Não soubemos lidar com 2020 porque nunca soubemos lidar com as nossas desilusões. Estamos habituados a resolver todos os nossos problemas com um: “Vai ficar tudo bem”, com um “amanhã será melhor” ou até com um “foca nas coisas boas”. Não sabemos bater no fundo, não sabemos estudar o fundo do poço nem perceber o que sentimos lá ou como fomos lá parar. Estamos sempre agarrados à ideia de que temos de estar bem, de que temos de focar no céu que vemos do fundo do poço. Mas se nunca conhecermos bem o poço em que estamos nunca vamos conseguir sair dele nem evitar futuras quedas. Porque não nos enche o coração ver o céu do fundo do poço, o que queremos é voar, e não estar presos dentro do buraco onde fomos cair (sim, porque é sempre um acidente, nunca vemos os sinais, sentimos sempre que fomos empurrados assim sem mais nem menos). Fomos ensinados a ignorar as coisas más, a olhar em frente e a não fazer o luto das nossas perdas. Somos estimulados diariamente com o que aparenta ser a felicidade dos outros, com as fotos dos sítios que ambicionamos visitar, com vídeos das festas a que queríamos ir, com as roupas que sonhamos vestir. E não sabemos viver sem termo de comparação.
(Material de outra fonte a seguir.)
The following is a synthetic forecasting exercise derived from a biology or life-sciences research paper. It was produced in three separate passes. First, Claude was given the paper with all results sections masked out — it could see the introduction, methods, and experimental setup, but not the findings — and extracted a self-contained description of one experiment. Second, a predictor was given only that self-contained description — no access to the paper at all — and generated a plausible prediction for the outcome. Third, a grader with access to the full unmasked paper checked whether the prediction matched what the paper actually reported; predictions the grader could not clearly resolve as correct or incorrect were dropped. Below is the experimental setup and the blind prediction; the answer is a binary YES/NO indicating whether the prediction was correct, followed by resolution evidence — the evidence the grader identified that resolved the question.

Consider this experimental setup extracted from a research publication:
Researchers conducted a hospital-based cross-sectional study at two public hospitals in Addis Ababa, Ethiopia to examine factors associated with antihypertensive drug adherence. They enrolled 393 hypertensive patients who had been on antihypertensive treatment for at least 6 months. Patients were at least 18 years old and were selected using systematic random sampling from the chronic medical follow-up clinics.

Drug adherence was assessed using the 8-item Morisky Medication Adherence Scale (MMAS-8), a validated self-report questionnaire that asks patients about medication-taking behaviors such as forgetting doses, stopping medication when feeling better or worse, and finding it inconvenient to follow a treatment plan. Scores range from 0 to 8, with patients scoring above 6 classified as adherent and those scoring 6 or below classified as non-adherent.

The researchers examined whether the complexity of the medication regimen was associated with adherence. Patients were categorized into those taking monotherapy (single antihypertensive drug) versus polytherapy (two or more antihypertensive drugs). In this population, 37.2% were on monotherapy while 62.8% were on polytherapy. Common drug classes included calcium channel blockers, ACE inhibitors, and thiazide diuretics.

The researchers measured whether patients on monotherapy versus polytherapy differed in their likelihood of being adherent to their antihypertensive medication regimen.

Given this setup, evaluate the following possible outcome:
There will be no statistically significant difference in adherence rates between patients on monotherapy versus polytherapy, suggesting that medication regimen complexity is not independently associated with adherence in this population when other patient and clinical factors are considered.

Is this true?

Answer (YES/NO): NO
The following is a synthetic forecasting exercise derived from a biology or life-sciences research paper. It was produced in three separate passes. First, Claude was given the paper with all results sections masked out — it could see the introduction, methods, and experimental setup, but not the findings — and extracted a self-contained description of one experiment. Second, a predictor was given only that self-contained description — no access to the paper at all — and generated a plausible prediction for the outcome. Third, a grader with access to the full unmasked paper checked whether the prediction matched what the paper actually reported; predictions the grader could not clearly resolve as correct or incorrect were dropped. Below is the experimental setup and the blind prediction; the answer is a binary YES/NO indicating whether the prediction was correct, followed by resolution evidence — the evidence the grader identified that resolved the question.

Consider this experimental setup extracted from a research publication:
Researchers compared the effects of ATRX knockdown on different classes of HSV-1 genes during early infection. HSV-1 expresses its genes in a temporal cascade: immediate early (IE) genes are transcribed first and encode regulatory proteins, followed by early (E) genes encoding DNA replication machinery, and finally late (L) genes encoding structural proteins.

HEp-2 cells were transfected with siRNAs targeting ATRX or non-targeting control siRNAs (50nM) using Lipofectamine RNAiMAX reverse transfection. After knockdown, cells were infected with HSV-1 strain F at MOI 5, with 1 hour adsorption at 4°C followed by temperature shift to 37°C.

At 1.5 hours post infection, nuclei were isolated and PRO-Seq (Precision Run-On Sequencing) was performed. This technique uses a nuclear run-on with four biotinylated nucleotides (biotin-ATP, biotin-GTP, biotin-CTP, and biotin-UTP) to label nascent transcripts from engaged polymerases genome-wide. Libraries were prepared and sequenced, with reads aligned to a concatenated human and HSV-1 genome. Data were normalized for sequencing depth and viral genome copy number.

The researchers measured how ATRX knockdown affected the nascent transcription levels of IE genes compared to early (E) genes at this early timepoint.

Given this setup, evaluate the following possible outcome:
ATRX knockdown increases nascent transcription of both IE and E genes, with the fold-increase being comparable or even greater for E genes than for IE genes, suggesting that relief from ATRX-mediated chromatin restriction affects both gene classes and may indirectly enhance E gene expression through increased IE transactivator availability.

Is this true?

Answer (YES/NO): NO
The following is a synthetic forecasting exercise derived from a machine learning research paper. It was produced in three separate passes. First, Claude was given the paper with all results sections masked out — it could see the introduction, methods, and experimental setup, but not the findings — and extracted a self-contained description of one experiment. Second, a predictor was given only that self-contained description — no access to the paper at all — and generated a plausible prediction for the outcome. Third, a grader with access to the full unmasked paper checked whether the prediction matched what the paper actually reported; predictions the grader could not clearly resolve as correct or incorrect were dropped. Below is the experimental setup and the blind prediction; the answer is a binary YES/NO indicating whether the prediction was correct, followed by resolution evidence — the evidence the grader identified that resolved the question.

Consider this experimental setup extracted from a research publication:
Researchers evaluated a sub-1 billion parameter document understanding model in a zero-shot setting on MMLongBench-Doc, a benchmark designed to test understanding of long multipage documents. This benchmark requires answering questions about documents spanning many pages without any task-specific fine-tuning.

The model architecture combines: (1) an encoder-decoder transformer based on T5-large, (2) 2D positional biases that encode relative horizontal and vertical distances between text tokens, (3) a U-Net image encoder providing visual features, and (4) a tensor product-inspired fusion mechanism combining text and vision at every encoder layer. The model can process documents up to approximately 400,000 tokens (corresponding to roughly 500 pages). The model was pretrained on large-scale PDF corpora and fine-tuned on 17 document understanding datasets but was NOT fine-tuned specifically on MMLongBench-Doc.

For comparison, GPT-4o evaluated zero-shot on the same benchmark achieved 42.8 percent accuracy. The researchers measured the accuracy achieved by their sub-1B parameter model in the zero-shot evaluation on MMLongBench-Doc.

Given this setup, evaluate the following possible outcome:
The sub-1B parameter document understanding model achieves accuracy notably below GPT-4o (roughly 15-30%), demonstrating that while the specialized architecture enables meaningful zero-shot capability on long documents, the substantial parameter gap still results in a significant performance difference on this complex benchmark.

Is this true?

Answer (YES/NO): YES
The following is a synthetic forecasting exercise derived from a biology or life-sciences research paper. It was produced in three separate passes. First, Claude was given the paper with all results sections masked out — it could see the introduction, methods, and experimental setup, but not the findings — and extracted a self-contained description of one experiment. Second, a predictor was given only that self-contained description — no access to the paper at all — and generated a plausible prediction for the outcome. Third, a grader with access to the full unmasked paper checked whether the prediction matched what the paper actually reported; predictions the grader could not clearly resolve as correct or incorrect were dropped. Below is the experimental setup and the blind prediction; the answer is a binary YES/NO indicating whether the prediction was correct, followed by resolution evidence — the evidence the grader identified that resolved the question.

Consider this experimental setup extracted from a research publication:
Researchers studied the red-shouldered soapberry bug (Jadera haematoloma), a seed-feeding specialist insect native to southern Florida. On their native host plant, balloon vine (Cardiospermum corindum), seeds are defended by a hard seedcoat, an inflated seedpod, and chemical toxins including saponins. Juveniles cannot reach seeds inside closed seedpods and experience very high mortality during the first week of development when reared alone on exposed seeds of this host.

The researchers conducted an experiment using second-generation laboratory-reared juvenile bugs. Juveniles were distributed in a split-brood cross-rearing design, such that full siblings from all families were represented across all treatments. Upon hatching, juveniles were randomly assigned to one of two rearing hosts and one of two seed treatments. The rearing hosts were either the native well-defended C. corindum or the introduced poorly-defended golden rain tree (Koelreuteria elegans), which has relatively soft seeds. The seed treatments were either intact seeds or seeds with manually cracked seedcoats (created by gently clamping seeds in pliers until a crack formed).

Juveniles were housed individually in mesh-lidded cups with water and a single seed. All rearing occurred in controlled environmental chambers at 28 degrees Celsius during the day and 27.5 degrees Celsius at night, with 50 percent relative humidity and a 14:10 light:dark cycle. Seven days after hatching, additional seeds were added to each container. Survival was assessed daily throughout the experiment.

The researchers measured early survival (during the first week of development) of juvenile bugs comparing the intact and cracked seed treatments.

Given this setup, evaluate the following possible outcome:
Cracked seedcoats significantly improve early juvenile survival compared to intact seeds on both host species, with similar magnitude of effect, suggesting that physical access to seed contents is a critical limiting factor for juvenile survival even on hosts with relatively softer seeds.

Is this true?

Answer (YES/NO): NO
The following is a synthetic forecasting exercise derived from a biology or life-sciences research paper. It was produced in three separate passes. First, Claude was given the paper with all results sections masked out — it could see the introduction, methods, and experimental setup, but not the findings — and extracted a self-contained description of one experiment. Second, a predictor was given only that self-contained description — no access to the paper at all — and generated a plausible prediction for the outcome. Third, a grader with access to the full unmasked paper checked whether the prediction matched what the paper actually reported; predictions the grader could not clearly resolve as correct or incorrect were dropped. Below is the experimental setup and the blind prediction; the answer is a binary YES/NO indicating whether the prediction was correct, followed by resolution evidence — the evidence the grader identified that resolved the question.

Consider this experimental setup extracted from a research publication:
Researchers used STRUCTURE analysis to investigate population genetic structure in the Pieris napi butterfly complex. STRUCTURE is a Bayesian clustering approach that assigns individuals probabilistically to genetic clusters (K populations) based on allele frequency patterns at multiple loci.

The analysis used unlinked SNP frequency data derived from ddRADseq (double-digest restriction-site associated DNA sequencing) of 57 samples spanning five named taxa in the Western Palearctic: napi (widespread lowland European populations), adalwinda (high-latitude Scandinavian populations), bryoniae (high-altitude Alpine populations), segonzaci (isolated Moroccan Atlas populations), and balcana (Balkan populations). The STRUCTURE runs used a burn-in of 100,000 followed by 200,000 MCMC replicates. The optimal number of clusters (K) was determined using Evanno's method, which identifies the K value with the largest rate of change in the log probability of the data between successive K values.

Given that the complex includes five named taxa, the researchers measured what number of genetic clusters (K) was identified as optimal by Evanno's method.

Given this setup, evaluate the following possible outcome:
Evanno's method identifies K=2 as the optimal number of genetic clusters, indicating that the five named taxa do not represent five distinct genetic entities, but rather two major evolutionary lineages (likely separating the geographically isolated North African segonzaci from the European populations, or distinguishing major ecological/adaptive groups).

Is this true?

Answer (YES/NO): YES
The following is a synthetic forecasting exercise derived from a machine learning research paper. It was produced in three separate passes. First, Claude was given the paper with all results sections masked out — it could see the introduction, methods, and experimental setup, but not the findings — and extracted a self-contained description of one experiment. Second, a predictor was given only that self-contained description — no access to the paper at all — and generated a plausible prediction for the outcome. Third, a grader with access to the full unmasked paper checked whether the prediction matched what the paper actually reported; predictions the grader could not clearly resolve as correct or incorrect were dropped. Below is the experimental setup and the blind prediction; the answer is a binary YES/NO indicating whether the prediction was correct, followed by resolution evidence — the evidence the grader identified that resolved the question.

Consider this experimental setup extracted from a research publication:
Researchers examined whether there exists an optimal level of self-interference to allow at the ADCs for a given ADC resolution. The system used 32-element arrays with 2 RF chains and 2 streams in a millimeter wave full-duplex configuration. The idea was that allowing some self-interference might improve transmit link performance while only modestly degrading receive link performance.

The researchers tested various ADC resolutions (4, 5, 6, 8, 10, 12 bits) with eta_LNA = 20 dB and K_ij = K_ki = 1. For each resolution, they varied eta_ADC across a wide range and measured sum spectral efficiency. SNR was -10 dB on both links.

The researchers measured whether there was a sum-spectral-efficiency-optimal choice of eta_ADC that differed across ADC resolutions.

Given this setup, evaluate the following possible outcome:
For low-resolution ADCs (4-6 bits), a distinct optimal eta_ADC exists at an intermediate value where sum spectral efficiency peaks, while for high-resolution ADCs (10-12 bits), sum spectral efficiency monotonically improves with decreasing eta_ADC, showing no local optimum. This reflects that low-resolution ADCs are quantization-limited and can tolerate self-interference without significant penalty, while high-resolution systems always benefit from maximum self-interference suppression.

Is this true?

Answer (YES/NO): NO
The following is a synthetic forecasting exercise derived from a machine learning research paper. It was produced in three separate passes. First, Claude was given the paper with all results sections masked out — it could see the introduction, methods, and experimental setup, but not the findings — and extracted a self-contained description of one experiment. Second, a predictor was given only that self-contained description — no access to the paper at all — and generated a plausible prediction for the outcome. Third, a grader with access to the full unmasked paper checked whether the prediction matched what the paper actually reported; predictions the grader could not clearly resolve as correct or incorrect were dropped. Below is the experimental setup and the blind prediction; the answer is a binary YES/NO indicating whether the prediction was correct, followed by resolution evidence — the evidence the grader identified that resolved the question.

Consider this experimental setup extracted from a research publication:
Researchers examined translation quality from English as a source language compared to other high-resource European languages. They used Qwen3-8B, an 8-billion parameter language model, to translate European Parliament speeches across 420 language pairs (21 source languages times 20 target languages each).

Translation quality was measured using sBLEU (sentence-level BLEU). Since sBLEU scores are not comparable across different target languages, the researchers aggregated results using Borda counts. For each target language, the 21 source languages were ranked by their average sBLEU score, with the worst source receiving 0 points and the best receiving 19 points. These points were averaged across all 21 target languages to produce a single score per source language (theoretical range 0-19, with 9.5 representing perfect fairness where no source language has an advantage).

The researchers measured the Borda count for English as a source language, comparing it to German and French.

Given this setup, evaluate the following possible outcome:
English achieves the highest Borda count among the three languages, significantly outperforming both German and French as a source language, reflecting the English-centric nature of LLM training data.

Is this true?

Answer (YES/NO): YES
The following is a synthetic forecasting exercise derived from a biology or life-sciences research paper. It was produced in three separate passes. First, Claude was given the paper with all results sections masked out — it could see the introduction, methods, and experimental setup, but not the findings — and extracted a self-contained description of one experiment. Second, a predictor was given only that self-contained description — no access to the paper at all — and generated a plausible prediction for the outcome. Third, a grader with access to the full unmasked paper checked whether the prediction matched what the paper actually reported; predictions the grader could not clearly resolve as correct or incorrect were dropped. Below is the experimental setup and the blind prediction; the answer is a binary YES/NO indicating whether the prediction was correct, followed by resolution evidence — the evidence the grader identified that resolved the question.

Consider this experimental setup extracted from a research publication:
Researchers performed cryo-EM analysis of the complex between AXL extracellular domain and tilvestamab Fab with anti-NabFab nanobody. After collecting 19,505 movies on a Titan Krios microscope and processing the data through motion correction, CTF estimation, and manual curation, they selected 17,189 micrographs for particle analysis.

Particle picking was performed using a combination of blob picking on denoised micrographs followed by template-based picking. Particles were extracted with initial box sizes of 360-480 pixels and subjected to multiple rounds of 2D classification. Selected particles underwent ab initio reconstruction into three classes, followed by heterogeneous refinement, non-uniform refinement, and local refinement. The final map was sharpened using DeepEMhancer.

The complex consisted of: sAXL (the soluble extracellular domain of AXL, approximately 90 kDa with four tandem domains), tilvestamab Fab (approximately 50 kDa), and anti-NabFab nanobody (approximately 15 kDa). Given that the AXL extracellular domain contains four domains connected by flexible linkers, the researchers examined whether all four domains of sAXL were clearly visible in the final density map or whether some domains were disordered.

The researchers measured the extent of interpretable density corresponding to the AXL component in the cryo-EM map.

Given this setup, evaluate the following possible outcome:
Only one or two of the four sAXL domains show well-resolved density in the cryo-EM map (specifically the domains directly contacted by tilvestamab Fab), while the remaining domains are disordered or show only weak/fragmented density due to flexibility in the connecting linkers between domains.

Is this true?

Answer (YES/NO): YES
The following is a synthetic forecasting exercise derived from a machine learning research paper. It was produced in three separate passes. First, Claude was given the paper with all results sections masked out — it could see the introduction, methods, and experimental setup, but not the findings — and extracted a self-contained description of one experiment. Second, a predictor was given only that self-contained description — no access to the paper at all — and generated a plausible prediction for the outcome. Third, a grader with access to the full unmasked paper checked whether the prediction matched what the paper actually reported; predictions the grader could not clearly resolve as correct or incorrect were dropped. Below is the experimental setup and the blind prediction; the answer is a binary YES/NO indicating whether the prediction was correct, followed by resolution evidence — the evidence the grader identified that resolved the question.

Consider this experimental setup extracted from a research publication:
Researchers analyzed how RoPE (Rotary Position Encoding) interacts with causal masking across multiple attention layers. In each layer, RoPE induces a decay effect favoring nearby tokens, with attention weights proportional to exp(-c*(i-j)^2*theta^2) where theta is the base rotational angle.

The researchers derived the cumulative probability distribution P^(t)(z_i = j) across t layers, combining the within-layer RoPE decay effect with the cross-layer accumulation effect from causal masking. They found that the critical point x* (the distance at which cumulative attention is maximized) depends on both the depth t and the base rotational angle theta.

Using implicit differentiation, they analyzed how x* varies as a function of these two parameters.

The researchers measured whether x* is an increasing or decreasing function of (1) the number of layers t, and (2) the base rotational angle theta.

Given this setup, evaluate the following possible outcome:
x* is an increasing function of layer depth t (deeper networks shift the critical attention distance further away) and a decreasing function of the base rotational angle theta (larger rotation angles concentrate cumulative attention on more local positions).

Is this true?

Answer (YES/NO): YES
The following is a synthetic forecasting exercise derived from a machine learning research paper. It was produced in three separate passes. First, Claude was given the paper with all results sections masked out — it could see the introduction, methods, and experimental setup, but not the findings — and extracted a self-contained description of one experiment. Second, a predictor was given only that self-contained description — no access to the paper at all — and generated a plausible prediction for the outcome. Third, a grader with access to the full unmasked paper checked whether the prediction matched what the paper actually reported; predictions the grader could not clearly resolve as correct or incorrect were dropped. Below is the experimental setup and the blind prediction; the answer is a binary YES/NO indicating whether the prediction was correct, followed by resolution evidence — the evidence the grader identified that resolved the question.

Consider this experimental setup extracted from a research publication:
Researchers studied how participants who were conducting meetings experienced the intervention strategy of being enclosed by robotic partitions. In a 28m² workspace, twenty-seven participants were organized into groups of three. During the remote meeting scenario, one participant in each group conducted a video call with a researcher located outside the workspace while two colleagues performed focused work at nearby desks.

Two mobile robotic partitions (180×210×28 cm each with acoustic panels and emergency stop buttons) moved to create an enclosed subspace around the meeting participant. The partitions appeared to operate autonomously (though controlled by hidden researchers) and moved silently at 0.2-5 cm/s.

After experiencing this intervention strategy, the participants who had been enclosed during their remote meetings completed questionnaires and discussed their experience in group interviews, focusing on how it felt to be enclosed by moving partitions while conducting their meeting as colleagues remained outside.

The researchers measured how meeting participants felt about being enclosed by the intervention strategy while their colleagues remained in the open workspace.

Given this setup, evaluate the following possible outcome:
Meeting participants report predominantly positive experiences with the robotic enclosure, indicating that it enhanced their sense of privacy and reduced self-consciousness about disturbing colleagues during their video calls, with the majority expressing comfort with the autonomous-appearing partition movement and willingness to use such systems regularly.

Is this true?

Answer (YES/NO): NO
E comparamos sempre com o mais rico, o mais bem vestido, o que aparenta ser mais feliz. Se, por um lado, não fomos ensinados a fazer o nosso luto e a abraçar as emoções negativas, por outro, todos os dias temos a felicidade dos outros esfregada na nossa cara.
Mais que isto, vivemos numa sociedade em que “não basta sê-lo, há que parecê-lo”. Inevitavelmente, na nossa vida pessoal e profissional, temos de nos esforçar para mostrar o que somos, o que fazemos e o que temos. Somos incentivados a vender-nos em cada entrevista de trabalho, a ser competitivos com os colegas na universidade e a conseguir o trabalho que nos vai colocar no topo da pirâmide social. Somos convidados a mostrar que temos uma casa melhor, uma roupa melhor, que almoçamos em sítios melhores e que temos mais amigos que os nossos seguidores (que nem importa se são nossos amigos). Somos forçados a parecer sempre bem, a estar sempre no topo, sempre a “vivê-las”. E, viver nesta constante necessidade de ser alguém que podemos não ser, viver nesta constante necessidade de ser o que os outros querem que sejamos e de mostrar o que gostávamos de ser: consome-nos. Consome porque vivemos atrás de ilusões e porque não nos sentimos no direito de ser quem realmente somos e de mostrar o que realmente sentimos (afinal estar deprimido não é nada fixe). Porque vivemos sempre na ânsia, na inquietação, na ambição. E esta ambição é perigosa, porque queremos ser melhor que os outros e mais que os outros, e não melhor que nós próprios. Porque a nossa ambição é ser melhor que as ambições do outro, aquele que parece feliz. Porque até os nossos sonhos vendemos, e ao preço da chuva (de likes).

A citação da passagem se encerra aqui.